これは、三内丸山遺跡の縄文人が、船などを使って広範囲にわたる活発な交流や交易を行っていた証拠です。
■施設情報
所在地 〒038-0031 青森県青森市大字三内字丸山305
三内丸山遺跡と併設されている「縄文時遊館」の営業時間、観覧料、休館日は以下の通りです。
*営業時間(見学時間)
見学時間は時期によって異なります。
期間 営業時間 入場締切
通常期間(10月1日~5月末、GW期間を除く)
午前9時00分~午後5時00分 閉館の30分前(午後4時30分)
夏期延長期間(ゴールデンウィーク期間、6月1日~9月30日)
午前9時00分~午後6時00分 閉館の30分前(午後5時30分)
*観覧料(常設展・遺跡含む)
区分 観覧料(個人) 観覧料(団体 20名以上)
一般 500円 400円
大学生等 250円 200円
高校生以下 無料 無料
*休館日
毎月第4月曜日(その日が祝日の場合は翌日)
年末年始(12月30日~1月1日)
■アクセス
〇公共交通機関)
JR新青森駅から:タクシーで約10分
JR青森駅から
JRバス「三内丸山遺跡行き」に乗車し、終点「三内丸山遺跡」で下車(所要時間:約30~40分)。
〇車
青森自動車道「青森中央インターチェンジ」から:約5分
青森空港から:約30分
※駐車場があります。
遺跡のある青森市周辺には、海沿いの温泉地や山間部の秘湯、街中の天然温泉など、多様な温泉地があります。
1. 浅虫温泉
「青森の奥座敷」と呼ばれる、陸奥湾に面した歴史ある温泉地。旅館やホテルが立ち並び、海を眺める露天風呂が魅力です。

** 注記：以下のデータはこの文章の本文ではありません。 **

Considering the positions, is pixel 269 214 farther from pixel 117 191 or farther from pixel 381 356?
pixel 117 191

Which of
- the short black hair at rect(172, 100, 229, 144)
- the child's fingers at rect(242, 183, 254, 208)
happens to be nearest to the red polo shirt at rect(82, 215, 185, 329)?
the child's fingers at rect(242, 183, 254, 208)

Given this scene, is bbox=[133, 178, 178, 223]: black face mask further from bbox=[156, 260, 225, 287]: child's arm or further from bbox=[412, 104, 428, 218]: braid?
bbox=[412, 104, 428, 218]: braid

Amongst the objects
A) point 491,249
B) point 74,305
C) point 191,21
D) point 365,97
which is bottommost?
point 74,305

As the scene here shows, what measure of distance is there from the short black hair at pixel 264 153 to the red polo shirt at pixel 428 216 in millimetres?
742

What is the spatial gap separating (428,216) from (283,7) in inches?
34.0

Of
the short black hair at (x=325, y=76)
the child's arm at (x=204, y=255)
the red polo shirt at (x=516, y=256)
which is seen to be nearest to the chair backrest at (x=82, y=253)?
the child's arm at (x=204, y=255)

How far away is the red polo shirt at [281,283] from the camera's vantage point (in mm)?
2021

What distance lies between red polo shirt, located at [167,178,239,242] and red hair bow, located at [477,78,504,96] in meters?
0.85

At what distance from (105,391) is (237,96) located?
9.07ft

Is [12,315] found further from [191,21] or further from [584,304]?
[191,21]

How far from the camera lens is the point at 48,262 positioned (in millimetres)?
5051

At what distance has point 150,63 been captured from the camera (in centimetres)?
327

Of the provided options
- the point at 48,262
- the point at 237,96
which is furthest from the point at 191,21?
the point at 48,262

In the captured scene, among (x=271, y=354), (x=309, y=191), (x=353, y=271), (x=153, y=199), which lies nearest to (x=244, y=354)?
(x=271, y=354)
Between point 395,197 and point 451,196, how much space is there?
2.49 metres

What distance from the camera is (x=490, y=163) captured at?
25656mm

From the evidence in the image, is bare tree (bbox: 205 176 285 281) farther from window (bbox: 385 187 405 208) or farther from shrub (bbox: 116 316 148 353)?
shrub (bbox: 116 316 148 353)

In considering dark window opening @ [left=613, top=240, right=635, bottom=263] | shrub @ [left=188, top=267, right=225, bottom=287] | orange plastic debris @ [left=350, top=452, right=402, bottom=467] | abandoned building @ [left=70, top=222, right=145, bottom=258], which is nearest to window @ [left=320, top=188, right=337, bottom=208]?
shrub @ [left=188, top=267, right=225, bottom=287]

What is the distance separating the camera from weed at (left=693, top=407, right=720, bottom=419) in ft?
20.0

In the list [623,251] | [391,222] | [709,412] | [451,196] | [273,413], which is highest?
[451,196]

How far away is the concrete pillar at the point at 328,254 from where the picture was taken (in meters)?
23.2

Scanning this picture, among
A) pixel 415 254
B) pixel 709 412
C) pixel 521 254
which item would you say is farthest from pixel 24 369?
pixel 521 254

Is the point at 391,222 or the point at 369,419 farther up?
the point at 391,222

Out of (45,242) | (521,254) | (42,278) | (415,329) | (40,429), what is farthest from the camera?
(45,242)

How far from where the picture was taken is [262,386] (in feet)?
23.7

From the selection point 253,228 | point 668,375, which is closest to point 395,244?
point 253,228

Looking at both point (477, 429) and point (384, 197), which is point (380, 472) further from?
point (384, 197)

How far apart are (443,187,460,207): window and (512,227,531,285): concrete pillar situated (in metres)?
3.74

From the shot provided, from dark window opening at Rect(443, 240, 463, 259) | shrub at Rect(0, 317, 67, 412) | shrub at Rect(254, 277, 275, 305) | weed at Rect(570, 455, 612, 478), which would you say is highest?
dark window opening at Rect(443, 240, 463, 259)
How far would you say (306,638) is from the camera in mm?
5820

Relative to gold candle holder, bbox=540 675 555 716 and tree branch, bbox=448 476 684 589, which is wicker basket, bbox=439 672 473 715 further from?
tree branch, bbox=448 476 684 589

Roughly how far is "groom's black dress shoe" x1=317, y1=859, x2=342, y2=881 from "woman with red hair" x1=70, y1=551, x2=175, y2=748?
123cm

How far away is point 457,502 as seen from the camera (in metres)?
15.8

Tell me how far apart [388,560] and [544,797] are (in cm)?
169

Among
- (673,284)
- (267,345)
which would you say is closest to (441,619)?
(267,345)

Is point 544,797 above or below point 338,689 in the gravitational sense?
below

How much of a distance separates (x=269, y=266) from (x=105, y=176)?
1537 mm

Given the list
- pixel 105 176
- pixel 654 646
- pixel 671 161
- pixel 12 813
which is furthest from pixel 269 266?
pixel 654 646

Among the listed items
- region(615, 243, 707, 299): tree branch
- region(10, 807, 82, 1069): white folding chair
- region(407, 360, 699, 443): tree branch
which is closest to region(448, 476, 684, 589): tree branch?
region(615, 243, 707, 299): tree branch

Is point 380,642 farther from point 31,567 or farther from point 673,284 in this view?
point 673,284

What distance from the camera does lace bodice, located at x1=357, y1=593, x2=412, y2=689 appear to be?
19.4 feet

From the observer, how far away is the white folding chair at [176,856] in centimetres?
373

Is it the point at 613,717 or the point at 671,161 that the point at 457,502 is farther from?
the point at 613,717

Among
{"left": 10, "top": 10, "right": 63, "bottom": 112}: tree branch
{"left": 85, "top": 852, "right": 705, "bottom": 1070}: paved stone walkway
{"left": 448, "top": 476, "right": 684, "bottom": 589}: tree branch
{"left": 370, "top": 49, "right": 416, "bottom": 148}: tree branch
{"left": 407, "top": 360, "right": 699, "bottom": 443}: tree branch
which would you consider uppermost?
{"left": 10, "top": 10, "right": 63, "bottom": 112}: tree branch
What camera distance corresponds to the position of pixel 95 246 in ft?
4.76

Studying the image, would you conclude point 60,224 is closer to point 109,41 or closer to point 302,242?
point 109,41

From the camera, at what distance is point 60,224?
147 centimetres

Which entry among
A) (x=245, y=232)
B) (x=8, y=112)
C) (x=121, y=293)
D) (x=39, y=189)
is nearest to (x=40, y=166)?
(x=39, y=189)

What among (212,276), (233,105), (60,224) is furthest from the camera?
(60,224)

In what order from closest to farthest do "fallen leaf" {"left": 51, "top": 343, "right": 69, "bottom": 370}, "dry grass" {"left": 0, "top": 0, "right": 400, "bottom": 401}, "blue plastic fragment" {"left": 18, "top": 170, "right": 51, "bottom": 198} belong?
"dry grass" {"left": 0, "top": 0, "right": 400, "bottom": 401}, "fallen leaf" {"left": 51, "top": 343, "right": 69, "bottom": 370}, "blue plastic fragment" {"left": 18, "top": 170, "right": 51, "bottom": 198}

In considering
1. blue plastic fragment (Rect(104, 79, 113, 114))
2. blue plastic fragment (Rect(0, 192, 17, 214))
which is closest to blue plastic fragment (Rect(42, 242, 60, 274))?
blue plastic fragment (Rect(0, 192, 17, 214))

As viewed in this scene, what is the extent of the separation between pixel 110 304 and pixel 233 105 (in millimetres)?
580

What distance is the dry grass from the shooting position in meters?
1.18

三内丸山遺跡からは車で20~30分程度と比較的近く、交通の便も良好です。
〒039-3501 青森県青森市浅虫
2. 酸ヶ湯温泉(すかゆおんせん)
国民保養温泉地第1号に指定された、八甲田山中にある秘湯。
300年の歴史を持ち、総ヒバ造りの「ヒバ千人風呂」(混浴)が特に有名です。
湯治場としても知られ、八甲田観光の拠点にもなります。
〒030-0111 青森県青森市荒川南荒川山国有林酸湯沢50
3. 青森まちなか温泉
青森市の市街地、JR青森駅の近くにある天然温泉。
ビジネスホテルなどに併設されていることが多く、観光やビジネスのついでに気軽に天然温泉を楽しめるのが特徴です。
遺跡からも車でアクセスしやすい場所にあります。
〒030-0862 青森県青森市古川1丁目10-9-1 (例:まちなか温泉 青森センターホテル)
4. 八甲田城ヶ倉温泉(はっこうだじょうがくらおんせん)
八甲田山中に位置し、雪深い自然に抱かれた静かな温泉地です。
特に城ヶ倉大橋に近く、美しい景色を望む露天風呂が魅力です。
八甲田山への登山や観光の拠点としても利用されます。